Show all lines from the material that carry the word "html".

** Opening Exercise materials block **

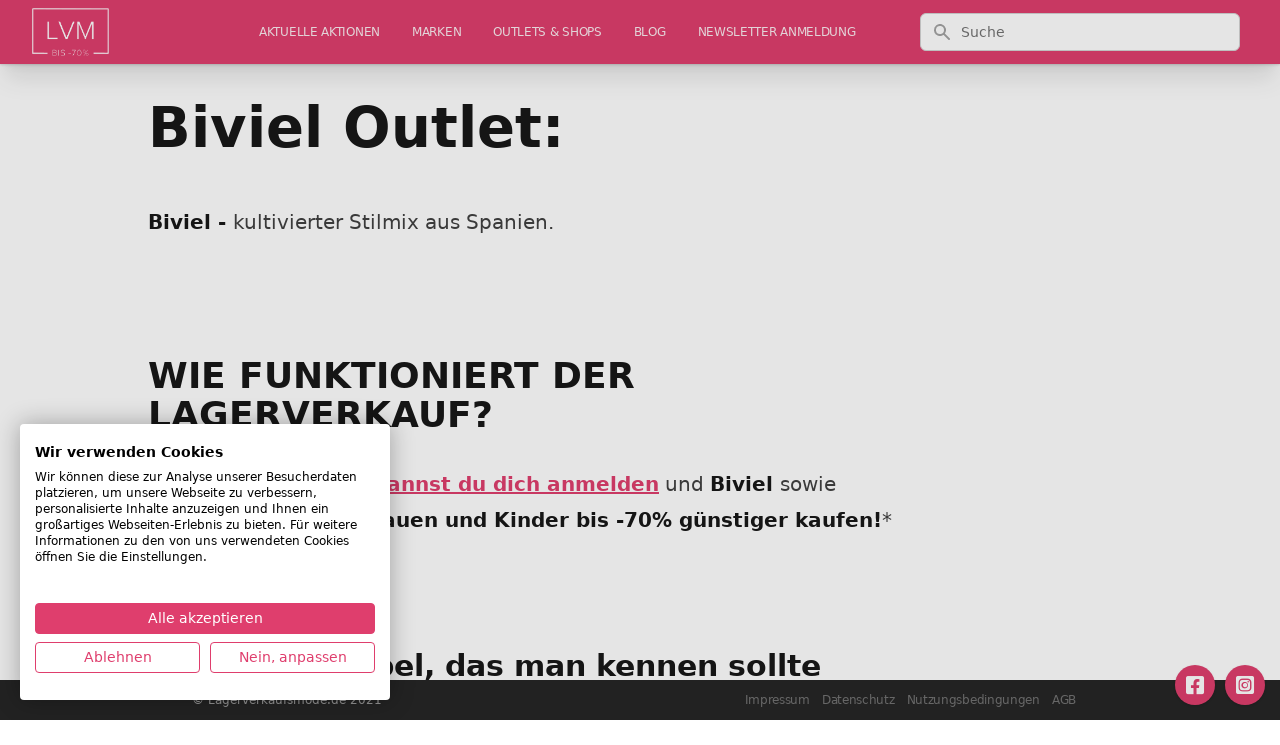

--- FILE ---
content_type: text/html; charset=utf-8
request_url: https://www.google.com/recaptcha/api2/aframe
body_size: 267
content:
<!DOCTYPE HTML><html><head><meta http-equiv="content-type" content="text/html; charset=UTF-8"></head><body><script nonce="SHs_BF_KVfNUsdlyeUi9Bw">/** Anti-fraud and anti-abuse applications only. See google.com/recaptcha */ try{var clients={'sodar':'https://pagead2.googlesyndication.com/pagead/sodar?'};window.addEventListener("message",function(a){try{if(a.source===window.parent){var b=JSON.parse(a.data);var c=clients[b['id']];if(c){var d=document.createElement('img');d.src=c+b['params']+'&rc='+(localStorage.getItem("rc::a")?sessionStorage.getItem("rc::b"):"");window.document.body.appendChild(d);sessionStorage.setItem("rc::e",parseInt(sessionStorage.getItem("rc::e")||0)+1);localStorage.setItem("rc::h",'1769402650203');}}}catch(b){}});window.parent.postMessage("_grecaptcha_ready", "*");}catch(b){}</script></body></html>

** Closing Exercise materials block **

### Answer to the problem:
content_type: text/html; charset=utf-8
<!DOCTYPE HTML><html><head><meta http-equiv="content-type" content="text/html; charset=UTF-8"></head><body><script nonce="SHs_BF_KVfNUsdlyeUi9Bw">/** Anti-fraud and anti-abuse applications only. See google.com/recaptcha */ try{var clients={'sodar':'https://pagead2.googlesyndication.com/pagead/sodar?'};window.addEventListener("message",function(a){try{if(a.source===window.parent){var b=JSON.parse(a.data);var c=clients[b['id']];if(c){var d=document.createElement('img');d.src=c+b['params']+'&rc='+(localStorage.getItem("rc::a")?sessionStorage.getItem("rc::b"):"");window.document.body.appendChild(d);sessionStorage.setItem("rc::e",parseInt(sessionStorage.getItem("rc::e")||0)+1);localStorage.setItem("rc::h",'1769402650203');}}}catch(b){}});window.parent.postMessage("_grecaptcha_ready", "*");}catch(b){}</script></body></html>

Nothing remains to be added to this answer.